■ Tasks to carry out ■
• A. From the passage on the word "fat," copy the part that opens with the words containing "Fatso! The word" and closes with "derisive and pejorative.", word for word.
• B. Answer these questions using the passage on the word "fat":
(i) In the late 1300s, what kind of land was called "fat land"?
(ii) In the 1600s, what kind of person was described as "fat"?
(iii) What kind of fat characters do books, movies and television usually show?
• C. Continue the passage on the word "fat" after its last sentence.

■ Text under study ■

━━━━━━

Fatso! The word always reminds of the storybooks we read in which the
chubby baby with pink cheeks grew into a rotund schoolboy or roly-poly schoolgirl who was the butt of many jokes and cruel teasing. For many children who were actually on the plump side, it was a real-life experience that followed them through the years of teenage and adulthood. Fat characters depicted in books, movies and television are usually the bumbling comic ones, designed to raise a laugh. The simple three letter word ‘fat’ is, more often than not, used as an adjective that is derisive and pejorative.
The history of the word in the English language reveals that this was not always the case. In the late 1300s, fertile and abundant land was described as ‘fat land.’ In the 1600s, a wealthy or affluent person was described as a ‘fat’ person. This was a period when the general population suffered from poverty and food shortages, and anyone with excess body fat was recognised as being prosperous. Paintings of the Renaissance period in Europe depicted full-figured people. This was also the case in several other parts of the world, including India, where chubbiness was extolled when admiring “healthy” babies, and a skinny child would always be asked “does your mother not give you food?” In women of a marriageable age, a well-rounded body structure was desirable as it was considered suitable for future child bearing.

━━━━━━

■ Material supplied ■
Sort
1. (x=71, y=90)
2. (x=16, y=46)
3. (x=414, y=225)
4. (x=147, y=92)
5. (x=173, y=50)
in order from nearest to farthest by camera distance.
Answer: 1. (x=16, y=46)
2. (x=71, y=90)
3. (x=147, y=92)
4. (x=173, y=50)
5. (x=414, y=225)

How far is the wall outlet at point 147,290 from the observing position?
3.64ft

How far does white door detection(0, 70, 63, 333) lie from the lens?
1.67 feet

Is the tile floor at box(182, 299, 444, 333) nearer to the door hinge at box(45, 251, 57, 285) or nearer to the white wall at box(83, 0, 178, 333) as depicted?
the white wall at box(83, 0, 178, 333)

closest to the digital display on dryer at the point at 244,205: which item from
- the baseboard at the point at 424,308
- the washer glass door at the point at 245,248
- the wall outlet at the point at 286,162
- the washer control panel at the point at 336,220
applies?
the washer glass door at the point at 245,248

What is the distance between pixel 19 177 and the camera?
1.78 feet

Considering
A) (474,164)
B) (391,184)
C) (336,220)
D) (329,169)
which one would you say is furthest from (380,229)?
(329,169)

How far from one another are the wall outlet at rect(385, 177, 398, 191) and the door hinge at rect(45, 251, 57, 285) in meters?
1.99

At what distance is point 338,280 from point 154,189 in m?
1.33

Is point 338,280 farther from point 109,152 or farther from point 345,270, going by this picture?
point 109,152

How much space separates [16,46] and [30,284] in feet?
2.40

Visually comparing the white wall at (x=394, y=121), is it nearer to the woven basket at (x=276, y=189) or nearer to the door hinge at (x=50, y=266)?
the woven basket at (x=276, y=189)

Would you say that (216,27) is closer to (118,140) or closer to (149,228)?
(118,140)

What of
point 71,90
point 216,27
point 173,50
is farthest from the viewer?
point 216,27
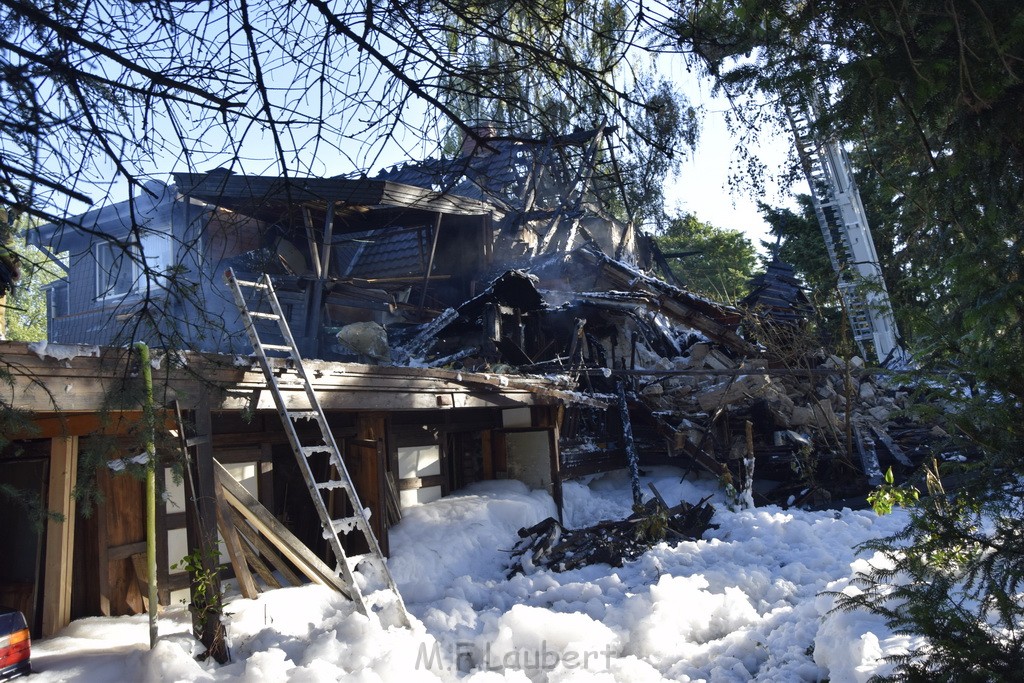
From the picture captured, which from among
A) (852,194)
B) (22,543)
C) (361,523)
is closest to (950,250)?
(361,523)

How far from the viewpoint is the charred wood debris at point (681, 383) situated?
48.8 ft

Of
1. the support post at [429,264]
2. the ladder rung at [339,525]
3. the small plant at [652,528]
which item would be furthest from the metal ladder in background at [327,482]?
the support post at [429,264]

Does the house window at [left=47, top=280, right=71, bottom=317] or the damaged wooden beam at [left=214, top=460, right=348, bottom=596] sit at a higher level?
the house window at [left=47, top=280, right=71, bottom=317]

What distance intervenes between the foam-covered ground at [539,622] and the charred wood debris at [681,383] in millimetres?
3005

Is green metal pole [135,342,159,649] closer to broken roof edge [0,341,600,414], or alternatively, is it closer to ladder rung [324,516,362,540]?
broken roof edge [0,341,600,414]

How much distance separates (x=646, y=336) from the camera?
2022cm

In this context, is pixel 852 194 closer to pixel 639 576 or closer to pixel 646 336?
pixel 646 336

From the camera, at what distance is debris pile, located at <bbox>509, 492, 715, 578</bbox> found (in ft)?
34.4

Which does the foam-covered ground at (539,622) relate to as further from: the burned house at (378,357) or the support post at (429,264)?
the support post at (429,264)

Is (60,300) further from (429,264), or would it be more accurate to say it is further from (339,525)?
(339,525)

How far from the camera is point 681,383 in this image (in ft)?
60.4

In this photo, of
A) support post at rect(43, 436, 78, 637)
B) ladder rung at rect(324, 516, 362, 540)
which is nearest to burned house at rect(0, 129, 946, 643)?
support post at rect(43, 436, 78, 637)

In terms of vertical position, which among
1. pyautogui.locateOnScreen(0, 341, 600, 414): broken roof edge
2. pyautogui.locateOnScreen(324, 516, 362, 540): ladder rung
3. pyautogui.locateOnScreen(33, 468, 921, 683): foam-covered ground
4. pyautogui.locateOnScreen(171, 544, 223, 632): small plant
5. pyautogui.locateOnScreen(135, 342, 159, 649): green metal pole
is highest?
pyautogui.locateOnScreen(0, 341, 600, 414): broken roof edge

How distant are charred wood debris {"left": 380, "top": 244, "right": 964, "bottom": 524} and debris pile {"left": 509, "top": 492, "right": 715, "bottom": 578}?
2.63 metres
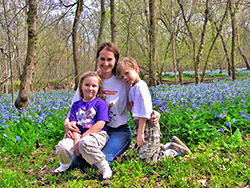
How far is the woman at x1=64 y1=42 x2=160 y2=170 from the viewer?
2117 millimetres

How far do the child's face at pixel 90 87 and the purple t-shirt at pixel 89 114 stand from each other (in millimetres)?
72

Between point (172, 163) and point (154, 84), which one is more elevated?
point (154, 84)

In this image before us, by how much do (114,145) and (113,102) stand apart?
474mm

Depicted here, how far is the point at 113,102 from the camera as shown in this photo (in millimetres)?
2195

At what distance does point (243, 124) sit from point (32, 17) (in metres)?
4.07

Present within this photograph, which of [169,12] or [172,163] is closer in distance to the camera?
[172,163]

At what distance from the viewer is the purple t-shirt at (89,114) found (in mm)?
2055

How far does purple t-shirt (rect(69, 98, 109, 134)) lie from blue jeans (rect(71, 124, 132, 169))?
0.86ft

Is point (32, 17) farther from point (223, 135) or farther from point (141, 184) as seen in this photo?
point (223, 135)

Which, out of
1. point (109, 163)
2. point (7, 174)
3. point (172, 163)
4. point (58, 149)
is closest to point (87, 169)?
point (109, 163)

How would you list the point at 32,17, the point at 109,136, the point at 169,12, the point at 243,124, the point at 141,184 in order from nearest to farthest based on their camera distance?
the point at 141,184 < the point at 109,136 < the point at 243,124 < the point at 32,17 < the point at 169,12

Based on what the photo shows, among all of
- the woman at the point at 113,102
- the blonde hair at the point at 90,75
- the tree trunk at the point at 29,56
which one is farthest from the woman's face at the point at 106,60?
the tree trunk at the point at 29,56

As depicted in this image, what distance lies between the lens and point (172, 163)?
2.11 m

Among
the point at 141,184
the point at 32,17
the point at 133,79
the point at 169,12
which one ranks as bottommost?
the point at 141,184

━━━━━━

■ Answers to the exercise ■
• A.
Fatso! The word always reminds of the storybooks we read in which the
chubby baby with pink cheeks grew into a rotund schoolboy or roly-poly schoolgirl who was the butt of many jokes and cruel teasing. For many children who were actually on the plump side, it was a real-life experience that followed them through the years of teenage and adulthood. Fat characters depicted in books, movies and television are usually the bumbling comic ones, designed to raise a laugh. The simple three letter word ‘fat’ is, more often than not, used as an adjective that is derisive and pejorative.

• B.
(i) Fertile and abundant land.
(ii) A wealthy or affluent person.
(iii) The bumbling comic ones, designed to raise a laugh.

• C.
Changing times brought changing trends. In the 19th and 20th centuries, in the West, technology and industry made food production more stable, cheaper, and more widely available; it also introduced the wave of processed food. This, along with a rise in the overall standard of living, and more sedentary lifestyles, created new concerns, and perceptions, about weight. By the 1940–50s, ‘thinness’ became the new ideal for health and beauty. As early as March 1954, Life magazine featured an article, “The Plague of Overweight,” which characterized obesity as “the most serious health problem today.” “The uncompromising truth,” it went on, “is that obesity is caused by gluttony.” At that time, around three percent of Americans were considered obese. In 2015-2016 the prevalence of obesity in American adults was 39.8%. Today India is one of the countries in which obesity has reached almost epidemic proportions.
As medical science produces numerous reports on the health impacts of obesity, the popular culture has climbed on to the merry-go-round slogan of ‘fat is evil’. This has manifested itself in wave after wave of money-minting slimming coaches, new-fangled fad diets, and lose-weight mantras.
The social fall-out of this has been the culture of ‘fat shaming.’ Responses to this have been varied. The 1960s saw the rise of the movement of ‘body positivity’ to raise awareness of the barriers faced by fat people and highlighted the need for human rights for bigger bodies. As far back as 1969, a civil rights organisation was founded in the United States, The National Association of Advance Fat Acceptance (NAAFA) which works to eliminate discrimination based on body size, through advocacy, public education and support.
Today there is a Fat Acceptance Movement, with Fat Activists, which is working to challenge bias against fat people and end discrimination against them, especially in work places.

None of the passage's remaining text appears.